DOCUMENT SEGMENT:
--*--

Re: [PATCH 7/7] binfmt: Introduce the binfmt_img exec handler

Matt Helsley <matthltc@xxxxxxxxxx> · Fri, 22 Jul 2011 15:46:17 -0700

On Thu, Jul 21, 2011 at 08:51:27AM +0200, Tejun Heo wrote:
> On Fri, Jul 15, 2011 at 05:48:09PM +0400, Pavel Emelyanov wrote:
> > When being execve-ed the handler reads registers, mappings and provided
> > memory pages from image and just assigns this state on current task. This
> > simple functionality can be used to restore a task, whose state whas read
> > from e.g. /proc/<pid>/dump file before.
> 
> Ummm... iff the process is single threaded. :(
> 
> Much more complex machinery is needed to restore full process anyway
> which would require some kernel facilities but definitely a lot more

Agreed,

> logic in userland.  I really can't see much point in having

I disagree (surprise! ;)).

> dumper/restorer in kernel.  The simplistic dumper/restorer proposed
> here isn't really useful - among other things, it's single threaded
> only and there's no mechanism to freeze the task being dumped.  It is

To be fair Pavel used signals to stop/resume the task. It's not
a good solution but it's a start (more below).

> almost trivially implementable from userland using existing
> facilities.  I wonder what the point is.

No, I think that ultimately an addition to the cgroup freezer will
be needed.

The problem is that another task (perhaps a shell or debugger)
could come in and wake up the tasks. In theory the same problem could
happen with the cgroup freezer -- only the fact that today code
is rarely written to deal with it allows it to be more reliable than
SIGSTOP and SIGCONT.

--*--

PROVIDED DATA:
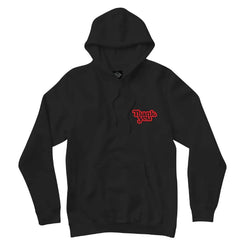 Thank You Logo Hoodie Black - Skatewarehouse.co.uk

--*--

WORK REQUEST 1: Output the part of the binfmt_img patch thread that begins at the words "Matt Helsley <matthltc@xxxxxxxxxx>" and stops after "e.g. /proc/<pid>/dump file before.".
WORK REQUEST 2: Pick up the binfmt_img patch thread after its final sentence and continue writing it.
The data above is separate material, apart from the binfmt_img patch thread.

OUTPUT 1:
Matt Helsley <matthltc@xxxxxxxxxx> · Fri, 22 Jul 2011 15:46:17 -0700

On Thu, Jul 21, 2011 at 08:51:27AM +0200, Tejun Heo wrote:
> On Fri, Jul 15, 2011 at 05:48:09PM +0400, Pavel Emelyanov wrote:
> > When being execve-ed the handler reads registers, mappings and provided
> > memory pages from image and just assigns this state on current task. This
> > simple functionality can be used to restore a task, whose state whas read
> > from e.g. /proc/<pid>/dump file before.

OUTPUT 2:
The task doing the checkpoint *at least* needs to know if the frozen
tasks have been thawed ("notification"). That allows it to report
a warning or an error to the effect that the checkpoint may be
unreliable. Notification alone produces the possibility of indefinite
postponement however.

So it needs some assurance that frozen tasks will not be thawed until
checkpoint is complete. Oren's patches used a new freezer state
for this purpose. That's an in-kernel solution -- we need something
somewhat more elaborate for userspace because we then have to worry
about abuse of a new freezer interface.

We could add the ability to "lock" the freezer in its current state
to userspace. Only the task that set the lock can release it. Of
course if the task died then the lock would need to be released. It
might also be wise to add a timeout...

So we almost want to be able to use a mandatory file lock on the
freezer.state. Or perhaps we can add a freezer.lock file to the
cgroup freezer.

But for now, using the cgroup freezer would be an improvement
over SIGSTOP/SIGCONT.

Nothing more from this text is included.